The aim is to commission a number of new works which will travel from
The Netherlands to the UK and possibly beyond and will include
screening events and workshops.
In the run up to the final series of events we aim to organise a number
of local development meetings or Tactical Media Labs, in the UK and in
NL. These will act as local connection points for researchers, artists
and activists who want to engage more actively in this project. If you
are interested to become involved in these meetings or the project
please contact the projectors initiators Eric Kluitenberg and David
Garcia.
Partner organisations
Partner organisations with whom initial agreements have been made so
far include Cultural Center Tolhuistuin, Framer Framed, EYE Film
Institute, the Institute of Network Cultures, The Showroom in London,
FACT - Foundation for Art and Creative Technology, Cool Mediators
Foundation, and Bournemouth University's COLAB.
Preliminary Research Questions:
To guide this exploration we have formulated the following research
questions during our initial meeting at the Tolhuistuin in Amsterdam:
* How can we evaluate the remarkable developments in what we indicate
as the post-occupy / post prism era? How do they relate to longer
term questions of engagement in public culture and the formation of
new politics giving voice to the voiceless, in pursuit of a more
open and equitable future?
* How resilient and comprehensive do the definitions of Tactical
Media proposed in the 1990s appear in retrospect today? Were some
aspects missed or distorted by the classic definitions? And how do
they speak to the present and present generations of activists,
artists, thinkers, theorists, researchers, media tacticians, out in
the streets and the networks?

- _STORED ROWS_
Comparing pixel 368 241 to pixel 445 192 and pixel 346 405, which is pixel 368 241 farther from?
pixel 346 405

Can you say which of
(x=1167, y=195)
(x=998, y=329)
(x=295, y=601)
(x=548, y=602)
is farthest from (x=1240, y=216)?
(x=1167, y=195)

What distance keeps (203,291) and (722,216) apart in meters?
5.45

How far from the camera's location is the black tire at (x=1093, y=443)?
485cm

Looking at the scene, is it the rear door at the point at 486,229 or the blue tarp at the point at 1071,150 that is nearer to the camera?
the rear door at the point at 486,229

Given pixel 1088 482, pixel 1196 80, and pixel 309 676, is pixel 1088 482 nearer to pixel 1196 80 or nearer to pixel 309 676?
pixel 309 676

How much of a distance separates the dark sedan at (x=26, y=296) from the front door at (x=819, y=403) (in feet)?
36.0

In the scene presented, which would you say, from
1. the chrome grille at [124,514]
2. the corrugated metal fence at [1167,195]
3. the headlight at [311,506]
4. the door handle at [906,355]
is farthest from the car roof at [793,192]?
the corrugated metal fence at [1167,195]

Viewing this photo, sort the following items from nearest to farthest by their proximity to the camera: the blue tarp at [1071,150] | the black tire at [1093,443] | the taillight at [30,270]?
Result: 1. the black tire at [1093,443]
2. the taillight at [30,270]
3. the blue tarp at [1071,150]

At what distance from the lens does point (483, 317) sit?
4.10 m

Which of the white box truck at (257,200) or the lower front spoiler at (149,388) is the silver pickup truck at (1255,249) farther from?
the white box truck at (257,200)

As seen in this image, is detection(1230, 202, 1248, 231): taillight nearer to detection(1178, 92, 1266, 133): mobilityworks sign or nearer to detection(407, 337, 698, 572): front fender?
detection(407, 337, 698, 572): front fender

- _COMPLETE THE FOLLOWING_
1: According to the Tactical Media project text, where did the initial meeting take place at which the research questions were formulated?
2: Revise the Tactical Media project text from "The aim is to" to "events and workshops.", replacing "new works" with "new pieces".
3: Carry on the Tactical Media project text from the point where it stops.

- _EXPECTED RESPONSES_
1: At the Tolhuistuin in Amsterdam.

2:
The aim is to commission a number of new pieces which will travel from
The Netherlands to the UK and possibly beyond and will include
screening events and workshops.

3:
* Does the extensive occupation of popular social media platforms in
the 2011 uprisings (or `movement(s) of the squares') signal an end
of the "cyber separatism" of the Indymedia generation ? And does
their extensive use of these platforms signal a new pragmatic
populism for this generation's media activists? Have projects with
great public impact, such as WikiLeaks, neutralised the critique of
media intervention as being trapped in networks of insularity and
semiotic corruption?
* What role can the idea of Tactical Media and its progeny play
during the inevitable periods of latency in the cycles of protest ?
In this and other contexts can Tactical Media research help to
identify new networks of resistance and change in the control
society?
To take stock, discuss and debate, and begin a more collective
appreciation of these questions is what this public research trajectory
is meant for.
Support
The Tactical Media Connections project and the preparation for the
Tactical Media Anthology are financially supported by the Creative
Industries Fund NL and the Mondriaan Fund.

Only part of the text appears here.